Extracted records
.....

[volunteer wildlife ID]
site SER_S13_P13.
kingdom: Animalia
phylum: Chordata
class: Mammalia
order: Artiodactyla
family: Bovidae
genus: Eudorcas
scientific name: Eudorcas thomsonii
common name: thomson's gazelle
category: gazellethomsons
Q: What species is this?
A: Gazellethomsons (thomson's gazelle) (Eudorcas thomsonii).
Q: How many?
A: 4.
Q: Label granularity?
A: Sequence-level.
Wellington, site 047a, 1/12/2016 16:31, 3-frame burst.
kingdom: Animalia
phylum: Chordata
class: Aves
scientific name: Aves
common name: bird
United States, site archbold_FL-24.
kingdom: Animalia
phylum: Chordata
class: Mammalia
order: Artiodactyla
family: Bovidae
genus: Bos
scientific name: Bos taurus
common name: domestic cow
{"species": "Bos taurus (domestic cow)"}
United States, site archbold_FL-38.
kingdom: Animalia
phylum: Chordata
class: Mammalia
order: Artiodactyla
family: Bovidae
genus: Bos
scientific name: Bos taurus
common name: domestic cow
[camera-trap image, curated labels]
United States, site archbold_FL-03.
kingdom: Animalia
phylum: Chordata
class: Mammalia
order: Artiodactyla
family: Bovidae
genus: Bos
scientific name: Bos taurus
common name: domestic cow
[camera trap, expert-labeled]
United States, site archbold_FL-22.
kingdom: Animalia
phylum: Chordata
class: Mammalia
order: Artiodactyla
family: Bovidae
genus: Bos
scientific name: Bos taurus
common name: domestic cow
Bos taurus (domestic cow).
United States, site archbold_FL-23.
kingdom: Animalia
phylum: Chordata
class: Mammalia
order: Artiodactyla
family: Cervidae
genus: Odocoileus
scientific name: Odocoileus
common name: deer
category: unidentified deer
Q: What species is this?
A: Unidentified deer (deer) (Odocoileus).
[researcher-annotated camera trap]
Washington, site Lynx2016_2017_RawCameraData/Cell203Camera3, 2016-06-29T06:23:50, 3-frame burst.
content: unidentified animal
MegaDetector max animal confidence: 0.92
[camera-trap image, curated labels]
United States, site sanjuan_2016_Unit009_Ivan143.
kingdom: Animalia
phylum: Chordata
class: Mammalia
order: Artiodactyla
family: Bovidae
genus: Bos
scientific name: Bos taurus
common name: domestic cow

.....

WORK REQUIRED
All of the records above must be reproduced exactly.

TASK OUTPUT
[volunteer wildlife ID]
site SER_S13_P13.
kingdom: Animalia
phylum: Chordata
class: Mammalia
order: Artiodactyla
family: Bovidae
genus: Eudorcas
scientific name: Eudorcas thomsonii
common name: thomson's gazelle
category: gazellethomsons
Q: What species is this?
A: Gazellethomsons (thomson's gazelle) (Eudorcas thomsonii).
Q: How many?
A: 4.
Q: Label granularity?
A: Sequence-level.
Wellington, site 047a, 1/12/2016 16:31, 3-frame burst.
kingdom: Animalia
phylum: Chordata
class: Aves
scientific name: Aves
common name: bird
United States, site archbold_FL-24.
kingdom: Animalia
phylum: Chordata
class: Mammalia
order: Artiodactyla
family: Bovidae
genus: Bos
scientific name: Bos taurus
common name: domestic cow
{"species": "Bos taurus (domestic cow)"}
United States, site archbold_FL-38.
kingdom: Animalia
phylum: Chordata
class: Mammalia
order: Artiodactyla
family: Bovidae
genus: Bos
scientific name: Bos taurus
common name: domestic cow
[camera-trap image, curated labels]
United States, site archbold_FL-03.
kingdom: Animalia
phylum: Chordata
class: Mammalia
order: Artiodactyla
family: Bovidae
genus: Bos
scientific name: Bos taurus
common name: domestic cow
[camera trap, expert-labeled]
United States, site archbold_FL-22.
kingdom: Animalia
phylum: Chordata
class: Mammalia
order: Artiodactyla
family: Bovidae
genus: Bos
scientific name: Bos taurus
common name: domestic cow
Bos taurus (domestic cow).
United States, site archbold_FL-23.
kingdom: Animalia
phylum: Chordata
class: Mammalia
order: Artiodactyla
family: Cervidae
genus: Odocoileus
scientific name: Odocoileus
common name: deer
category: unidentified deer
Q: What species is this?
A: Unidentified deer (deer) (Odocoileus).
[researcher-annotated camera trap]
Washington, site Lynx2016_2017_RawCameraData/Cell203Camera3, 2016-06-29T06:23:50, 3-frame burst.
content: unidentified animal
MegaDetector max animal confidence: 0.92
[camera-trap image, curated labels]
United States, site sanjuan_2016_Unit009_Ivan143.
kingdom: Animalia
phylum: Chordata
class: Mammalia
order: Artiodactyla
family: Bovidae
genus: Bos
scientific name: Bos taurus
common name: domestic cow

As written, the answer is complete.